─── Data

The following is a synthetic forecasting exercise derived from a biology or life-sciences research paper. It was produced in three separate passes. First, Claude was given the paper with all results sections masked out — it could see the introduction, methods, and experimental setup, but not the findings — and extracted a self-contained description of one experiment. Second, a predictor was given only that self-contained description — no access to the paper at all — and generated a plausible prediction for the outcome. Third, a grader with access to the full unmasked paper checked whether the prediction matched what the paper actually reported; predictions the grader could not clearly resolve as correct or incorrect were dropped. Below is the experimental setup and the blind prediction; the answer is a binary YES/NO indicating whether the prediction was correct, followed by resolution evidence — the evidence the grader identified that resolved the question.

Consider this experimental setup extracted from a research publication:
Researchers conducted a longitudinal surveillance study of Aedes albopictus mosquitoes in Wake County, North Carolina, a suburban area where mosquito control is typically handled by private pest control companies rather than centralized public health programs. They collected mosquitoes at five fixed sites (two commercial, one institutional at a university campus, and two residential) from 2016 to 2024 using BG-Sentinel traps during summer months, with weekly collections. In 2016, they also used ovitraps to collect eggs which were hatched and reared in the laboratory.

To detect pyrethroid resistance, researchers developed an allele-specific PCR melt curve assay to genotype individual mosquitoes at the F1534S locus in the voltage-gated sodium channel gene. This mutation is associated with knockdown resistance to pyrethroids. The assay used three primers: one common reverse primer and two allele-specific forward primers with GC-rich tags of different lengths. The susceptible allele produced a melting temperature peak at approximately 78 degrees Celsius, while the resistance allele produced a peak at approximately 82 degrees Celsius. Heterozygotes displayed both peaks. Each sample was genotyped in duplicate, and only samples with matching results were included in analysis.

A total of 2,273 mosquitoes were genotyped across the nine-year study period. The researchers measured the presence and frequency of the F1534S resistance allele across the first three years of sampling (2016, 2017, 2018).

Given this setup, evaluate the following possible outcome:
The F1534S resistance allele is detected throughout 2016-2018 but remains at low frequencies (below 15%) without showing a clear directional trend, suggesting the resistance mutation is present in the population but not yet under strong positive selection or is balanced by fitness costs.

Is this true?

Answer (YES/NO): NO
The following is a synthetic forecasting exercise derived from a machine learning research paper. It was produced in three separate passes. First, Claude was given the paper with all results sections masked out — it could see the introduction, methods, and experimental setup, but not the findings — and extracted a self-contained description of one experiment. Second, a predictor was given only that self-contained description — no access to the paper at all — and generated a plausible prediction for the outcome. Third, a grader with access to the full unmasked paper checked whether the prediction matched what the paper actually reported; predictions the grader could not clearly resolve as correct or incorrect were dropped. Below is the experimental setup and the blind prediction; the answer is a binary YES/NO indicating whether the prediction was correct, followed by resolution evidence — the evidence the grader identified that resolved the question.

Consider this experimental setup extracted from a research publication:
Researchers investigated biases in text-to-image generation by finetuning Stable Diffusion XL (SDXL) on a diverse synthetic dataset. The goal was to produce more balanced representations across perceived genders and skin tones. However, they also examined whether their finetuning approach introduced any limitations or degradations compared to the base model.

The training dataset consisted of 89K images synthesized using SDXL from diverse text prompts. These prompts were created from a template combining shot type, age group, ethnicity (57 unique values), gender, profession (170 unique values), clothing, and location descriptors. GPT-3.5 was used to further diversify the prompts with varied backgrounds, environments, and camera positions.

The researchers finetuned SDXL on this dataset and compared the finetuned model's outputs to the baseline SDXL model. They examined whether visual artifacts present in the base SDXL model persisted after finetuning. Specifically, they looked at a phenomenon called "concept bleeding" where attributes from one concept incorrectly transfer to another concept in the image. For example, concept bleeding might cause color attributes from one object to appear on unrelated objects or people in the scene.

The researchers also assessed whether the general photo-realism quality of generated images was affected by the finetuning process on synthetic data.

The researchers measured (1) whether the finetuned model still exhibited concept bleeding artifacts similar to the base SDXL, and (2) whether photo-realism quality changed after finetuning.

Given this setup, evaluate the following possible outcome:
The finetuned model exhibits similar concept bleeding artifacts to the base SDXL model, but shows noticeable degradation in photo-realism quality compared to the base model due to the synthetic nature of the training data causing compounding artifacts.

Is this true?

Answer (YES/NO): NO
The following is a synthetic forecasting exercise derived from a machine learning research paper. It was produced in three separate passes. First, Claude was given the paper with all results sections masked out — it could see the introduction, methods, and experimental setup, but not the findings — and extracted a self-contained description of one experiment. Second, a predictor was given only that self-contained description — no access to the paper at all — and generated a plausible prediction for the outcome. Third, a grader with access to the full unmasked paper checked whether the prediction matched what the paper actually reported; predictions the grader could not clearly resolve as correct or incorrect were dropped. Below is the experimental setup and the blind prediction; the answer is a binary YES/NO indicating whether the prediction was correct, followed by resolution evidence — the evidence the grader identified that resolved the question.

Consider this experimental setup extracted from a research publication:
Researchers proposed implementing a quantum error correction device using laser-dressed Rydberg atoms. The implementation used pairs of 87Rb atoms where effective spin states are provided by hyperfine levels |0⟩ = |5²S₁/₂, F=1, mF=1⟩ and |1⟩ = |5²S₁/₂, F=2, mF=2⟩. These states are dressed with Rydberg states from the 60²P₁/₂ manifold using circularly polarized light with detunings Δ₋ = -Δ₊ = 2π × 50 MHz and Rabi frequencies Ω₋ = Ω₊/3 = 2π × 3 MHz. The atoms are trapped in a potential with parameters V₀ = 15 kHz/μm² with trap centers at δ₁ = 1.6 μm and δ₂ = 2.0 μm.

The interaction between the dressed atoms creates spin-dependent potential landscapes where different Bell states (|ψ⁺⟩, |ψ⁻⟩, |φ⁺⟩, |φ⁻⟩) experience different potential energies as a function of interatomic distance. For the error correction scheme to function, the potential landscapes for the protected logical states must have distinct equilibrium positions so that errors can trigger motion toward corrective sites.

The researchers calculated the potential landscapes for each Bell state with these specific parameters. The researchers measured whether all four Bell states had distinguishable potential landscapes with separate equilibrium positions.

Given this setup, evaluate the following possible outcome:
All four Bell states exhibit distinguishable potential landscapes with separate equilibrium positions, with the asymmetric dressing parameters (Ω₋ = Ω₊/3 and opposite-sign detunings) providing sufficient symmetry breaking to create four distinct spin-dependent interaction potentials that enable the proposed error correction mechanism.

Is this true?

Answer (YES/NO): NO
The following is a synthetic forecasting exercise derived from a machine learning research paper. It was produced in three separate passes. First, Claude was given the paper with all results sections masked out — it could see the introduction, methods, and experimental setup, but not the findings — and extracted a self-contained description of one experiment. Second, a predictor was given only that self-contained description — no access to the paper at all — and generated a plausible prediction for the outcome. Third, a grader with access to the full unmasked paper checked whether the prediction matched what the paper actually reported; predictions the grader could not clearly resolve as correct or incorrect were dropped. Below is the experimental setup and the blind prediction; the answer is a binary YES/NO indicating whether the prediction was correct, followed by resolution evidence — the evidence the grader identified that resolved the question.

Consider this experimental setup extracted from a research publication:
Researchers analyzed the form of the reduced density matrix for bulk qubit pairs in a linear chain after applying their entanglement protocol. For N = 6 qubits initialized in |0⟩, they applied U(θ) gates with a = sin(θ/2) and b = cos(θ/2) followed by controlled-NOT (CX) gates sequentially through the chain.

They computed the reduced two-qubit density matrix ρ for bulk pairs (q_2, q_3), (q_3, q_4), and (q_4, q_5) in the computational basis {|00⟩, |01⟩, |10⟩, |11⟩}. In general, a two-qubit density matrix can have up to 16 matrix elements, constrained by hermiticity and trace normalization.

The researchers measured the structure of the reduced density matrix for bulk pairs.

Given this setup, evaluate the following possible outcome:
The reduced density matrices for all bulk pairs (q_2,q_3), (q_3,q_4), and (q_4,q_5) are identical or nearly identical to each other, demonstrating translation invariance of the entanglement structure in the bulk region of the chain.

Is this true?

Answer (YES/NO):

──────

▶ **Exercise directions**: Please reproduce exactly the lines above, beginning with the first and ending with the line that contains "Researchers conducted a", and include nothing outside that range.

▶ **Task response**:
The following is a synthetic forecasting exercise derived from a biology or life-sciences research paper. It was produced in three separate passes. First, Claude was given the paper with all results sections masked out — it could see the introduction, methods, and experimental setup, but not the findings — and extracted a self-contained description of one experiment. Second, a predictor was given only that self-contained description — no access to the paper at all — and generated a plausible prediction for the outcome. Third, a grader with access to the full unmasked paper checked whether the prediction matched what the paper actually reported; predictions the grader could not clearly resolve as correct or incorrect were dropped. Below is the experimental setup and the blind prediction; the answer is a binary YES/NO indicating whether the prediction was correct, followed by resolution evidence — the evidence the grader identified that resolved the question.

Consider this experimental setup extracted from a research publication:
Researchers conducted a longitudinal surveillance study of Aedes albopictus mosquitoes in Wake County, North Carolina, a suburban area where mosquito control is typically handled by private pest control companies rather than centralized public health programs. They collected mosquitoes at five fixed sites (two commercial, one institutional at a university campus, and two residential) from 2016 to 2024 using BG-Sentinel traps during summer months, with weekly collections. In 2016, they also used ovitraps to collect eggs which were hatched and reared in the laboratory.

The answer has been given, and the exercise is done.